- Patuli Location in West Bengal, India Patuli Patuli (India)
- Coordinates: 23°18′07″N 88°30′56″E﻿ / ﻿23.3020°N 88.5155°E
- Country: India
- State: West Bengal
- District: Nadia

Area
- • Total: 1.5369 km^{2} (0.5934 sq mi)

Population (2011)
- • Total: 6,441
- • Density: 4,191/km^{2} (10,850/sq mi)

Languages
- • Official: Bengali, English
- Time zone: UTC+5:30 (IST)
- PIN: 741121
- Telephone/STD code: 03473
- Lok Sabha constituency: Ranaghat
- Vidhan Sabha constituency: Krishnaganj
- Website: nadia.gov.in

= Patuli, Nadia =

Patuli is a census town in the Hanskhali CD block in the Ranaghat subdivision of the Nadia district in the state of West Bengal, India.

==Geography==

===Location===
Patuli is located at .

The map of Hanskhali CD block, in the District Census Handbook 2011, Nadia, shows Badkulla and Patuli as adjacent census towns.

===Area overview===
Nadia district is mostly alluvial plains lying to the east of Hooghly River, locally known as Bhagirathi. The alluvial plains are cut across by such distributaries as Jalangi, Churni and Ichhamati. With these rivers getting silted up, floods are a recurring feature. The Ranaghat subdivision has the Bhagirathi on the west, with Purba Bardhaman and Hooghly districts lying across the river. Topographically, Ranaghat subdivision is spread across the Krishnanagar-Santipur Plain, which occupies the central part of the district, and the Ranaghat-Chakdaha Plain, the low-lying area found in the south-eastern part of the district. The Churni separates the two plains. A portion of the east forms the boundary with Bangladesh. The lower portion of the east is covered by a portion of the North 24 Parganas district. The subdivision has achieved reasonably high urbanisation. 41.68% of the population lives in urban areas and 58.32% lives in rural areas.
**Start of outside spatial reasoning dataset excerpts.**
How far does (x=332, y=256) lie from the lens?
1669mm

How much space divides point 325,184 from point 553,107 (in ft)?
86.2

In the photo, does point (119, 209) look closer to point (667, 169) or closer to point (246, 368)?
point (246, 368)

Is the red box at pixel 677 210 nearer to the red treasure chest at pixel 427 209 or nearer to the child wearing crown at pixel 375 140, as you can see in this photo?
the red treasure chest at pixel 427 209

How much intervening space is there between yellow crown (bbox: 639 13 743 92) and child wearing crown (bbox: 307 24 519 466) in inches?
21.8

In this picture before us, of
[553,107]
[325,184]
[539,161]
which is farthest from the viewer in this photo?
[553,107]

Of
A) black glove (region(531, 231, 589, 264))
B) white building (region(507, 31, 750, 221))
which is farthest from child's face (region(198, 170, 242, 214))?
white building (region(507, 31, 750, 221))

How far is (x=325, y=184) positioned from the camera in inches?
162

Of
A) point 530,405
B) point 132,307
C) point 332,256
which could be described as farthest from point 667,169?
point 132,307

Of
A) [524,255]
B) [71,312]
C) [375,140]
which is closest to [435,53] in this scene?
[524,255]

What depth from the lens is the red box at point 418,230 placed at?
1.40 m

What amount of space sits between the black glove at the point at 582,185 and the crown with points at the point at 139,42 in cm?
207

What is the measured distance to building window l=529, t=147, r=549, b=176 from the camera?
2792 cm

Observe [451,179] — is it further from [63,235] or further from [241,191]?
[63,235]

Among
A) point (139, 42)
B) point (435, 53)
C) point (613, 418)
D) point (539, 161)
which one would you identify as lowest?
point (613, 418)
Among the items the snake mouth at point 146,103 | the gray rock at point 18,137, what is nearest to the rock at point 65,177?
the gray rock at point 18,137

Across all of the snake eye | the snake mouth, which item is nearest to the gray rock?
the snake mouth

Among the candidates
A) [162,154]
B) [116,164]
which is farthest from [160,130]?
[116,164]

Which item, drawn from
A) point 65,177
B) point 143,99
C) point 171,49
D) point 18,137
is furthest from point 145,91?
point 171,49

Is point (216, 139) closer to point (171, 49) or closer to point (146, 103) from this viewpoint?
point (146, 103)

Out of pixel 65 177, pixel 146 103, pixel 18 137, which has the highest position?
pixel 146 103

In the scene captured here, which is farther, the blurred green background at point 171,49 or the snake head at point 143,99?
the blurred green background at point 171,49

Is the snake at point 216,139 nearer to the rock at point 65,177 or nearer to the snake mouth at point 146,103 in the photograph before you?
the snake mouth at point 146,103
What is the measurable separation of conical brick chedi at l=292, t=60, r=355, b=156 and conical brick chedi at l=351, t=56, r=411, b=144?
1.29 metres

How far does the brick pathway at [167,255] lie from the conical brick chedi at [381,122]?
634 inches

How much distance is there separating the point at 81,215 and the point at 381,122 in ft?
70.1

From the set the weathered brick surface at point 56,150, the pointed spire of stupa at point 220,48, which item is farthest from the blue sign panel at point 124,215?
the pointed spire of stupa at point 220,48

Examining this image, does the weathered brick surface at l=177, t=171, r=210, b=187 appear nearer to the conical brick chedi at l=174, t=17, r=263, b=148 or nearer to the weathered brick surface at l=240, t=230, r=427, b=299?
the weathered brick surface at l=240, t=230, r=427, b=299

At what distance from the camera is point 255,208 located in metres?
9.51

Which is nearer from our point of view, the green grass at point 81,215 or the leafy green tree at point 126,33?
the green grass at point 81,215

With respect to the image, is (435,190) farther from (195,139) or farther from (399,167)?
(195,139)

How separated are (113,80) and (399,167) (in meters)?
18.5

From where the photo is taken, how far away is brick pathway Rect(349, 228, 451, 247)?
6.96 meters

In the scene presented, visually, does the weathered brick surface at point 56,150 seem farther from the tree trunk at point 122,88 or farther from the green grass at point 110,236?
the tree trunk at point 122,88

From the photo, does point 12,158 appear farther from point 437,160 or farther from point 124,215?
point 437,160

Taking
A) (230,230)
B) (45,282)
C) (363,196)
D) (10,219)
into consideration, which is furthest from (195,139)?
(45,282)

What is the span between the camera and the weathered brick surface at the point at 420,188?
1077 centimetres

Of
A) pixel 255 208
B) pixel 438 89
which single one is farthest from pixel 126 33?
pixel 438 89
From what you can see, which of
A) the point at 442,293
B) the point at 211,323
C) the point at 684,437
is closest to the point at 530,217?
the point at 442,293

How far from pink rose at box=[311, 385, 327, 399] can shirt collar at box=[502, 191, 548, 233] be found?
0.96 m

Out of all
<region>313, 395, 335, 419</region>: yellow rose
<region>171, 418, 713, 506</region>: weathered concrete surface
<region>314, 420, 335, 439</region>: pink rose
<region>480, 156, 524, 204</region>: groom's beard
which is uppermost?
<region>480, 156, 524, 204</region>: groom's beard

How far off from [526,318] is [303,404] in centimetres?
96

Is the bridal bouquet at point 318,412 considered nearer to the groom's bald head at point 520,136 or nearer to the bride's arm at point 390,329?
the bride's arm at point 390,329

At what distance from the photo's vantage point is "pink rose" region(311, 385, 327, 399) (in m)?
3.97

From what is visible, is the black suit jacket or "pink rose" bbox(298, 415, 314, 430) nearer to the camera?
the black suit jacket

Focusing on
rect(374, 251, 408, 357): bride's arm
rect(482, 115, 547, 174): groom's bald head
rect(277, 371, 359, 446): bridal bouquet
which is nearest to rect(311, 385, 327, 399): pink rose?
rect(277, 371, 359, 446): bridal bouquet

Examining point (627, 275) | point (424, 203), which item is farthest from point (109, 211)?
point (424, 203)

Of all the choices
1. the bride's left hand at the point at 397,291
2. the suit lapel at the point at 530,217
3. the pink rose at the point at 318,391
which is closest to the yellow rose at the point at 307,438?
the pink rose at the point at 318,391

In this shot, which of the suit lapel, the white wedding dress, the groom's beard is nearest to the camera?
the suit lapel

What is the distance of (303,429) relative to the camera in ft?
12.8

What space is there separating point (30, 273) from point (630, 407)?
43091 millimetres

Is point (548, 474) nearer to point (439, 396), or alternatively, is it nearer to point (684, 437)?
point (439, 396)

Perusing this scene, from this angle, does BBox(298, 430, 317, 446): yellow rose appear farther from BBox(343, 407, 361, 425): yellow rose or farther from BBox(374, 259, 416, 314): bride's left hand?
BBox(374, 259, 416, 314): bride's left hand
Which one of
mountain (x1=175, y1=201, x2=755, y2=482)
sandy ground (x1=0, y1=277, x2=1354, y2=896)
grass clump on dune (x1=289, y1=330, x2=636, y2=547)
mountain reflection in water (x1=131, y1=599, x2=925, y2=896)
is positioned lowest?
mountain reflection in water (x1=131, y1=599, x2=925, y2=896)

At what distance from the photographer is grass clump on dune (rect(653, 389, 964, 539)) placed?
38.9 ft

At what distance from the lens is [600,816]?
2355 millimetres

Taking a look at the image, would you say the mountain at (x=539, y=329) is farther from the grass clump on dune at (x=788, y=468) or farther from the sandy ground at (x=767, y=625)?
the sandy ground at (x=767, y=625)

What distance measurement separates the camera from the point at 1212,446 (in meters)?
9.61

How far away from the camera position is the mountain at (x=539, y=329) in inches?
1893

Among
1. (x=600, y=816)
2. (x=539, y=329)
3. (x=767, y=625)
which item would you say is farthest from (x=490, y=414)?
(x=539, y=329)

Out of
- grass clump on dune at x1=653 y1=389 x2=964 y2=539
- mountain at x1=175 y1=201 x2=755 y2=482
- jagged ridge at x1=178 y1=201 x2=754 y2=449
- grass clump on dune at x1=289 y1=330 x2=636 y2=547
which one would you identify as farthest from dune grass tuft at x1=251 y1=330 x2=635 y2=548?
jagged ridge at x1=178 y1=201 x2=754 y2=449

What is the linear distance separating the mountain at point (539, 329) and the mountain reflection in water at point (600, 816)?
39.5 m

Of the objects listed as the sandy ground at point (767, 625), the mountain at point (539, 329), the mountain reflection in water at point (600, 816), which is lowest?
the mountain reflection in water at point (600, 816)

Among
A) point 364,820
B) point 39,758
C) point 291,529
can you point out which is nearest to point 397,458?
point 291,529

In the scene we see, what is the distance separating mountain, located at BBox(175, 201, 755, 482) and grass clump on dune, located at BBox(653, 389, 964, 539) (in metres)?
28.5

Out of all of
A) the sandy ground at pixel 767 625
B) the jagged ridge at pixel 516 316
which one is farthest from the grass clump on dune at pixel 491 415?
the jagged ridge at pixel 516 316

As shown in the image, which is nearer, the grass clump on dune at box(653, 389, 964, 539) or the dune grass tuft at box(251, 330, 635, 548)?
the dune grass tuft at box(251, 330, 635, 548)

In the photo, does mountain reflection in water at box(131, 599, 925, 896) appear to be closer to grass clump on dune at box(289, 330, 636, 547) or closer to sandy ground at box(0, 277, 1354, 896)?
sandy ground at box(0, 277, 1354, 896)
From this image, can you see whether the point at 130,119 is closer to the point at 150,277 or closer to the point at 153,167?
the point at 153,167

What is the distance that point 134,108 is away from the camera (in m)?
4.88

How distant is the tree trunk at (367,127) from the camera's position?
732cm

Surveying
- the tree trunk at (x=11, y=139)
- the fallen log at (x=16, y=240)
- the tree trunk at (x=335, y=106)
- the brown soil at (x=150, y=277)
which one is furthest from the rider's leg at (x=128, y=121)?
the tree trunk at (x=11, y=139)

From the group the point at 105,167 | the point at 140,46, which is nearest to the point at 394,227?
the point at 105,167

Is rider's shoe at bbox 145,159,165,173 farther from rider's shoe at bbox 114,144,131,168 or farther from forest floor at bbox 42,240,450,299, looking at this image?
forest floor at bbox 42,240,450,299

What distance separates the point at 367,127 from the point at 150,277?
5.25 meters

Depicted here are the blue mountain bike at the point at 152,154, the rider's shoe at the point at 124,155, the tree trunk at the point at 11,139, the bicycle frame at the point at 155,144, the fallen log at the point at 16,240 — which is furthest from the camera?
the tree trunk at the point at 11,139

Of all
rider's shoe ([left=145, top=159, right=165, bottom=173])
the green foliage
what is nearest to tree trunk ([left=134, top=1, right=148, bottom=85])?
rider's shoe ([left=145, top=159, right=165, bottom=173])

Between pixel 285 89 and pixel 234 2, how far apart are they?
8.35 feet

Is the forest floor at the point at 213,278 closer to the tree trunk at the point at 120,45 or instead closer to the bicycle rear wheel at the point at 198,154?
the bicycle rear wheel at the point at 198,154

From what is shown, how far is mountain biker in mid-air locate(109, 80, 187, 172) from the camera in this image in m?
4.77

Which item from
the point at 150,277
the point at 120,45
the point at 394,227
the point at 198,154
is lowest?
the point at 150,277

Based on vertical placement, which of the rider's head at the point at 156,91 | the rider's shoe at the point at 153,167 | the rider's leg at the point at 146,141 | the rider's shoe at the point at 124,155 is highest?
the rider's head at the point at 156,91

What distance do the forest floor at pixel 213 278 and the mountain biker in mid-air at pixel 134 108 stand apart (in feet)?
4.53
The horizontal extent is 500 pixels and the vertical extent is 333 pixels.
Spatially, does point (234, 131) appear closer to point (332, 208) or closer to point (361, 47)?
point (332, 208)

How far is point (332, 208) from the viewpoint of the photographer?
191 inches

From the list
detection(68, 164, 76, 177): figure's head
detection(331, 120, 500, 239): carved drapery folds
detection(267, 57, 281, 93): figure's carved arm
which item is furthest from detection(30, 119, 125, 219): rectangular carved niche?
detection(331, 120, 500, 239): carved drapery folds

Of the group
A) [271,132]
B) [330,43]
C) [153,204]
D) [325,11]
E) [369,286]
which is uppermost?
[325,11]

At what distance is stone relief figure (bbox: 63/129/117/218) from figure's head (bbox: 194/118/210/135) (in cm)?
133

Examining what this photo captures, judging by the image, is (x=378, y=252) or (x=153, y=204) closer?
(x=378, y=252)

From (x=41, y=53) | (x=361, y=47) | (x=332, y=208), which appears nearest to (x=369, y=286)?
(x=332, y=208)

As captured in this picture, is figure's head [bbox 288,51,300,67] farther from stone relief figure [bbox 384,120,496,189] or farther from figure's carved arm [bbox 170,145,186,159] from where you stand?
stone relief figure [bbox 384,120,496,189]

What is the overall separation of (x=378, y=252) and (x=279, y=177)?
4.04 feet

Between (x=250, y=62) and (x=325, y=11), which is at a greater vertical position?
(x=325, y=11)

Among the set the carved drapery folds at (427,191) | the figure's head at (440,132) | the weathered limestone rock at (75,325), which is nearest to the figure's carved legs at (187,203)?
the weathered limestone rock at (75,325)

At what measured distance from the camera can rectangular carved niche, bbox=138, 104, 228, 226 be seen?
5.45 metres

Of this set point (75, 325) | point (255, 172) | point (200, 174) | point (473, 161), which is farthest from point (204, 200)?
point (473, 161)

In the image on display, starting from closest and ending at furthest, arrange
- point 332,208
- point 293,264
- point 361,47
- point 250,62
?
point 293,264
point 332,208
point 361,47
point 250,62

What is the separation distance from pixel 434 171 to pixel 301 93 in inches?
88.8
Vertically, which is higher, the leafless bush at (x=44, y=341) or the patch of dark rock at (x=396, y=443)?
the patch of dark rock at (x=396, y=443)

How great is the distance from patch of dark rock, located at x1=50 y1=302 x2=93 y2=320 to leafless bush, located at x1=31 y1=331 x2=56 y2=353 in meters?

Note: The map alongside presents some of the notable locations in the subdivision. All places marked in the map are linked in the larger full screen map. All the four subdivisions are presented with maps on the same scale – the size of the maps vary as per the area of the subdivision.

==Demographics==
According to the 2011 Census of India, Patuli had a total population of 6,441, of which 3,298 (51%) were males and 3,143 (49%) were females. Population in the age range 0–6 years was 503. The total number of literate persons in Patuli was 5095 (85.80% of the population over 6 years).

The following municipality, notified area, outgrowths and census towns were part of Shantipur Urban Agglomeration in 2011 census: Shantipur (M), Taherpur (NA), Taherpur (OG), Barasat (OG), Bhaduri (OG), Mahisdanga (OG), Phulia (CT), Patuli (CT), Badkulla (CT), Ghoralia (CT), Beharia and Gangni.

==Infrastructure==
According to the District Census Handbook 2011, Nadia, Patuli covered an area of 1.5369 km^{2}. Among the civic amenities, the protected water supply involved tap water from untreated sources, tube well, borewell. It had 626 domestic electric connections. Among the medical facilities, the nearest hospital was 9 km away. Among the educational facilities it had 1 primary school, other school facilities were 1 km away. It had 1 non-formal education centre (Sarva Shiksha Abhiyan). Three important items it produced were paddy, wheat, jute.